___ SELECTION ___
I have been using Similarity function of pg_trgm module in PostgreSQL and now i am searching for a words similarity function similar to Similarity in Python. I have found many methods in python e.g. difflib, nltk, but none of these methods produces results similar to that of Similarity function of PostgreSQL.
I have been using this code for words matching but the results are very different from those of PostgreSQL similarity function. Are these results better than those of Similarity function of PostgreSQL? Is there any method or library that i can use to produce the results similar to PostgreSQL Similarity function?
from difflib import SequenceMatcher
import nltk
from fuzzywuzzy import fuzz
def similar(a,b):
return SequenceMatcher(None,a,b).ratio()
def longest_common_substring(s1, s2):
m = [[0] * (1 + len(s2)) for i in xrange(1 + len(s1))]
longest, x_longest = 0, 0
for x in xrange(1, 1 + len(s1)):
for y in xrange(1, 1 + len(s2)):
if s1[x - 1] == s2[y - 1]:
m[x][y] = m[x - 1][y - 1] + 1
if m[x][y] > longest:
longest = m[x][y]
x_longest = x
else:
m[x][y] = 0
return s1[x_longest - longest: x_longest]
def similarity(s1, s2):
return 2. * len(longest_common_substring(s1, s2)) / (len(s1) + len(s2)) * 100
print similarity("New Highway Classic Academy Lahore","Old Highway Classic Academy")
print nltk.edit_distance("This is Your Shop","This")
print fuzz.ratio("ISE-Tower","UfTowerong,")
___ MATERIAL PROVIDED ___
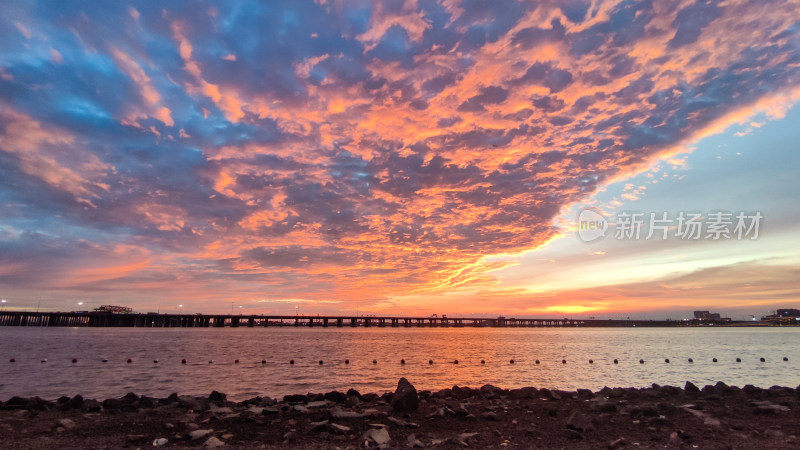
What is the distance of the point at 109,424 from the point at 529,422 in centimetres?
1679

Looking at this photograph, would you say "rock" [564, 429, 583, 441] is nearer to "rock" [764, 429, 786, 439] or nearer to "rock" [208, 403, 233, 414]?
"rock" [764, 429, 786, 439]

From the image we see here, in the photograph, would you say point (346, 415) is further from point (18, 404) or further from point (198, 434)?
point (18, 404)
___
● **SET TASKS**:
• a. In the forum post about matching PostgreSQL similarity in Python, why is the poster still searching for a Python function after finding difflib and nltk? Answer in one to three sentences.
• b. List every module that the code in the forum post imports, either in full or by importing a name from it.
• c. Which PostgreSQL module provides the Similarity function that the forum post's author has been using?

● **CORRECT ANSWERS**:
• a. None of the Python methods the poster found, such as difflib and nltk, gives results similar to those of the Similarity function in PostgreSQL's pg_trgm module.

• b. difflib, nltk, fuzzywuzzy

• c. The pg_trgm module.